*Activity*:
Set down the data below without change, skipping the pictures it holds.

*Supplied records*:
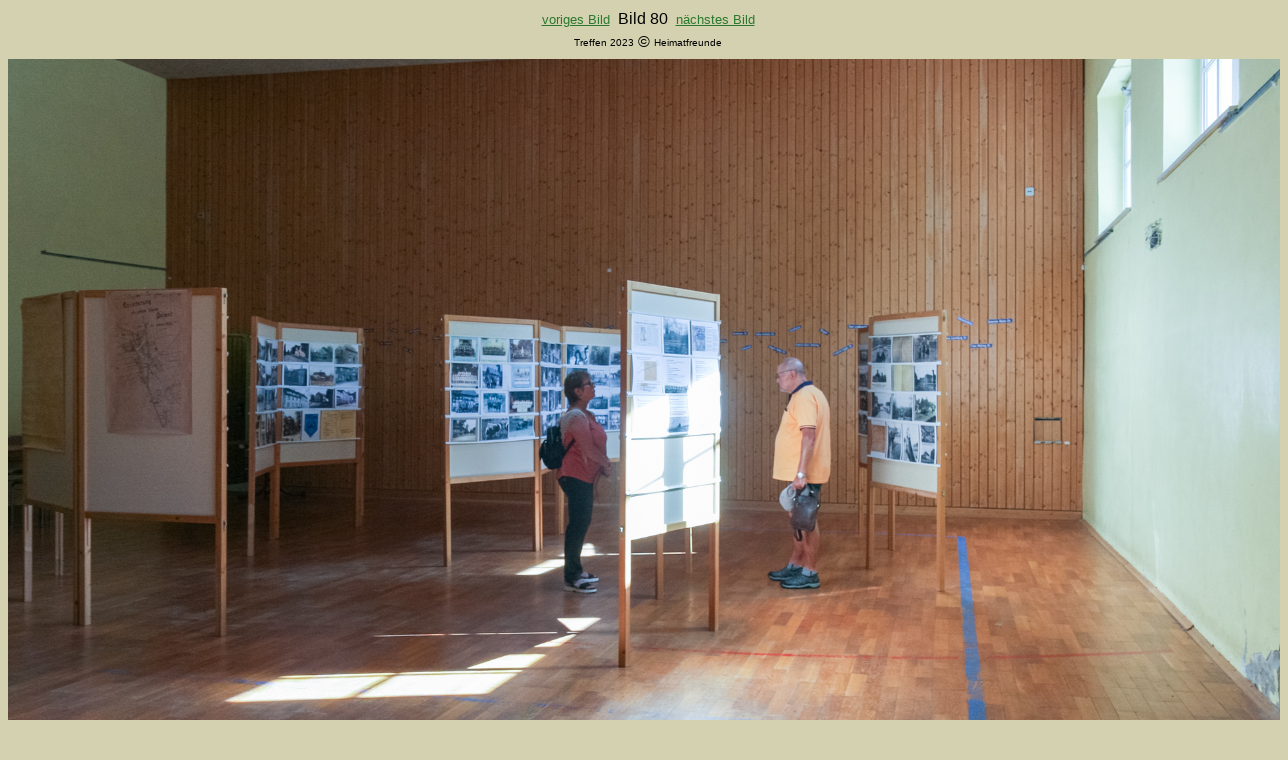

--- FILE ---
content_type: text/html
request_url: https://magdeborn.de/bilder/bild/treffen/2023/bild080.html
body_size: 971
content:
<!doctype html public "-//W3C//DTD HTML 4.01 Transitional//EN">

<html>
<head>
<title>Magdeborn.de</title>
<meta name="Title" content="Magdeborn">
<meta name="author" content="etwilli" >
<meta name="Publisher" content="etwilli">
<meta name="Copyright" content="Wilfried Schulze">
<meta name="Revisit-after" content="6 Days">
<meta name="Keywords" content="Magdeborn, Dechwitz, G&ouml;ltzschen, G&ouml;hren, Sestewitz, K&ouml;tzschwitz, Gruna, S&uuml;draum, Neuseenland, St&ouml;rmthaler See, Markleeberger See, Espenhain, B&ouml;hlen, Kohle, Bagger, Tagebau">
<meta name="Description" content="Da war ein Dorf... Heute ist da ein See!">
<meta name="page-topic" content="Soziales">
<meta name="page-type" content="Berichte/Reportagen">
<meta name="audience" content=" Alle ">
<meta name="content-language" content="de">
<meta name="robots" content="INDEX,FOLLOW">

<style type="text/css">
<!--
  ... hier sind datei-spezifische Formate erlaubt ...
-->
</style>

<link href="../../../../main.css" rel="stylesheet" type="text/css">
</head>

<body>

<div align="center">
<!-- ###################################################### Tabelle -->
<table width="1280" border="0" cellspacing="0" cellpadding="0" align="center">
<!-- ######################################################## Menue -->
<tr bgcolor="#C0C0C0"><td align="center">
<a href="bild079.html"><font size="-1">voriges Bild</font></a>
&nbsp;Bild 80<!-- Bildnummer -->&nbsp;
<a href="bild081.html"><font size="-1">n&auml;chstes Bild</font></a>
</td></tr>
<!-- ##################################### Menue / Bildunterschrift -->
<tr bgcolor="#C0C0C0"><td align="center">
<!-- Beginn des Textes - in Zeile darunter eintragen -->
<font size="-4" style="vertical-align: middle;">Treffen 2023</font> &copy; <font size="-4" style="vertical-align: middle;">Heimatfreunde</font>
<!-- Ende des Textes - Auswahl: Magdeborner Heimatfreunde   -->
</td></tr>
<!-- ############################### Bildunterschrift / Aufruf Bild -->
<tr><td>
<img src="2023-09-09_15-06-28_IMG_1708_b_Mon_1920.jpg" alt="" width="1280" height="853" vspace="5" border="0">
</td></tr>
<!-- ################################################## Aufruf Bild -->
</table>
</div>

</body>
</html>

--- FILE ---
content_type: text/css
request_url: https://magdeborn.de/main.css
body_size: 705
content:
BODY, TD {
	background: #D4D1B0;
	font-family: Verdana, Geneva, Arial, Helvetica, sans-serif;
	text-align: center;
	line-height: 140%;
	font-size: 12pt;
}
P{
	text-align: justify;
}
H2 {
	font-size: 150%;
	line-height: 150%;
}

H3 {
	font-size: 130%;
	line-height: 130%;
	font-style: italic;
}

H4 {
    font-size: 80%;
	 line-height: 100%;
}

A {
	color: #297A2E;
}

A:Hover {
	color : #E82900;
}
#menutitel{
	color: #black;
	font-size: 100%pt;
	font-weight: bold;
	white-space : nowrap;
}
#menu{
	background : #D4D1B0;
}
#menublock{
	background : #D4D1B0;
	border-right : medium solid #90907A;
	border-left : medium solid #FFFFD9;
	border-bottom : medium solid #90907A;
	border-top : medium solid #FFFFD9;
}
#menu_unter{
	background : #D4D1B0;
}
HR {
	height: 1pt;
}
#haupttbl{
	width : 95%;
	border : 0;
}
#r_a1{
	text-align : center;
	margin-left : 0;
	margin-right : 0;
	margin-top : 0;
	margin-bottom : 0;
}
#r_a2{
	text-align : center;
	margin-left : 5;
	margin-right : 0;
	margin-top : 5;
	margin-bottom : 0;
}
#r_ib{
	text-align : left;
	margin : 0;
}
#r_it{
	text-align : left;
	margin-top : 0;
	margin-bottom : 5;
	margin-left : 0;
	margin-right : 10;
}
#bildtext{
	padding : 5 5 5 5;
}
#bild{
	border:0;
	margin-top : 0;
	margin-left : 0;
	margin-bottom : 10;
	margin-right : 10;
}	
#bildtext{
	background-color : #848160;
}
#bildtext{
	color : #D4D1B0;
}	
#schatten{
	filter:Shadow(color=#404040 direction=135);
	width : 100%;
}
#menu2{
	white-space : nowrap;
	font-size : 80%;
}
#menu-0{
	white-space : nowrap;
	font-size : 100%;
}
#menu-1{
	white-space : nowrap;
	font-size : 90%;
	font-weight : bold;
}
#menu-2{
	white-space : nowrap;
	font-size : 80%;
	font-weight : bold;
}
#menu-3{
	white-space : nowrap;
	font-size : 70%;
	font-weight : bold;
	}
#menu-2i{
	white-space : nowrap;
	font-size : 80%;
	font-weight : bold;
	font-style : italic;
}
#text{
	text-align : justify;
}
#text80{
	white-space : nowrap;
	font-size : 80%;
	line-height: 130%;
	font-weight : 600;
}
#text100{
	white-space : nowrap;
	font-size : 100%;
	line-height: 130%;
	font-weight : 200;
}
#text100i{
	white-space : nowrap;
	font-size : 100%;
	line-height: 130%;
	font-weight : 200;
	font-style : italic;
}
#text120{
	white-space : nowrap;
	font-size : 120%;
	line-height: 150%;
	font-weight : 200;
}
#text160{
	white-space : nowrap;
	font-size : 160%;
	line-height: 160%;
	font-weight : bold;
}
#text300{
	white-space : nowrap;
	font-size : 300%;
	line-height: 180%;
	font-weight : bold;
}
#meinung{
	font-size: smaller;
	font-style: italic;
	text-align : right;
}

*Problem solution*:
--- FILE ---
content_type: text/html
request_url: https://magdeborn.de/bilder/bild/treffen/2023/bild080.html
body_size: 971
content:
<!doctype html public "-//W3C//DTD HTML 4.01 Transitional//EN">

<html>
<head>
<title>Magdeborn.de</title>
<meta name="Title" content="Magdeborn">
<meta name="author" content="etwilli" >
<meta name="Publisher" content="etwilli">
<meta name="Copyright" content="Wilfried Schulze">
<meta name="Revisit-after" content="6 Days">
<meta name="Keywords" content="Magdeborn, Dechwitz, G&ouml;ltzschen, G&ouml;hren, Sestewitz, K&ouml;tzschwitz, Gruna, S&uuml;draum, Neuseenland, St&ouml;rmthaler See, Markleeberger See, Espenhain, B&ouml;hlen, Kohle, Bagger, Tagebau">
<meta name="Description" content="Da war ein Dorf... Heute ist da ein See!">
<meta name="page-topic" content="Soziales">
<meta name="page-type" content="Berichte/Reportagen">
<meta name="audience" content=" Alle ">
<meta name="content-language" content="de">
<meta name="robots" content="INDEX,FOLLOW">

<style type="text/css">
<!--
  ... hier sind datei-spezifische Formate erlaubt ...
-->
</style>

<link href="../../../../main.css" rel="stylesheet" type="text/css">
</head>

<body>

<div align="center">
<!-- ###################################################### Tabelle -->
<table width="1280" border="0" cellspacing="0" cellpadding="0" align="center">
<!-- ######################################################## Menue -->
<tr bgcolor="#C0C0C0"><td align="center">
<a href="bild079.html"><font size="-1">voriges Bild</font></a>
&nbsp;Bild 80<!-- Bildnummer -->&nbsp;
<a href="bild081.html"><font size="-1">n&auml;chstes Bild</font></a>
</td></tr>
<!-- ##################################### Menue / Bildunterschrift -->
<tr bgcolor="#C0C0C0"><td align="center">
<!-- Beginn des Textes - in Zeile darunter eintragen -->
<font size="-4" style="vertical-align: middle;">Treffen 2023</font> &copy; <font size="-4" style="vertical-align: middle;">Heimatfreunde</font>
<!-- Ende des Textes - Auswahl: Magdeborner Heimatfreunde   -->
</td></tr>
<!-- ############################### Bildunterschrift / Aufruf Bild -->
<tr><td>
<img src="2023-09-09_15-06-28_IMG_1708_b_Mon_1920.jpg" alt="" width="1280" height="853" vspace="5" border="0">
</td></tr>
<!-- ################################################## Aufruf Bild -->
</table>
</div>

</body>
</html>

--- FILE ---
content_type: text/css
request_url: https://magdeborn.de/main.css
body_size: 705
content:
BODY, TD {
	background: #D4D1B0;
	font-family: Verdana, Geneva, Arial, Helvetica, sans-serif;
	text-align: center;
	line-height: 140%;
	font-size: 12pt;
}
P{
	text-align: justify;
}
H2 {
	font-size: 150%;
	line-height: 150%;
}

H3 {
	font-size: 130%;
	line-height: 130%;
	font-style: italic;
}

H4 {
    font-size: 80%;
	 line-height: 100%;
}

A {
	color: #297A2E;
}

A:Hover {
	color : #E82900;
}
#menutitel{
	color: #black;
	font-size: 100%pt;
	font-weight: bold;
	white-space : nowrap;
}
#menu{
	background : #D4D1B0;
}
#menublock{
	background : #D4D1B0;
	border-right : medium solid #90907A;
	border-left : medium solid #FFFFD9;
	border-bottom : medium solid #90907A;
	border-top : medium solid #FFFFD9;
}
#menu_unter{
	background : #D4D1B0;
}
HR {
	height: 1pt;
}
#haupttbl{
	width : 95%;
	border : 0;
}
#r_a1{
	text-align : center;
	margin-left : 0;
	margin-right : 0;
	margin-top : 0;
	margin-bottom : 0;
}
#r_a2{
	text-align : center;
	margin-left : 5;
	margin-right : 0;
	margin-top : 5;
	margin-bottom : 0;
}
#r_ib{
	text-align : left;
	margin : 0;
}
#r_it{
	text-align : left;
	margin-top : 0;
	margin-bottom : 5;
	margin-left : 0;
	margin-right : 10;
}
#bildtext{
	padding : 5 5 5 5;
}
#bild{
	border:0;
	margin-top : 0;
	margin-left : 0;
	margin-bottom : 10;
	margin-right : 10;
}	
#bildtext{
	background-color : #848160;
}
#bildtext{
	color : #D4D1B0;
}	
#schatten{
	filter:Shadow(color=#404040 direction=135);
	width : 100%;
}
#menu2{
	white-space : nowrap;
	font-size : 80%;
}
#menu-0{
	white-space : nowrap;
	font-size : 100%;
}
#menu-1{
	white-space : nowrap;
	font-size : 90%;
	font-weight : bold;
}
#menu-2{
	white-space : nowrap;
	font-size : 80%;
	font-weight : bold;
}
#menu-3{
	white-space : nowrap;
	font-size : 70%;
	font-weight : bold;
	}
#menu-2i{
	white-space : nowrap;
	font-size : 80%;
	font-weight : bold;
	font-style : italic;
}
#text{
	text-align : justify;
}
#text80{
	white-space : nowrap;
	font-size : 80%;
	line-height: 130%;
	font-weight : 600;
}
#text100{
	white-space : nowrap;
	font-size : 100%;
	line-height: 130%;
	font-weight : 200;
}
#text100i{
	white-space : nowrap;
	font-size : 100%;
	line-height: 130%;
	font-weight : 200;
	font-style : italic;
}
#text120{
	white-space : nowrap;
	font-size : 120%;
	line-height: 150%;
	font-weight : 200;
}
#text160{
	white-space : nowrap;
	font-size : 160%;
	line-height: 160%;
	font-weight : bold;
}
#text300{
	white-space : nowrap;
	font-size : 300%;
	line-height: 180%;
	font-weight : bold;
}
#meinung{
	font-size: smaller;
	font-style: italic;
	text-align : right;
}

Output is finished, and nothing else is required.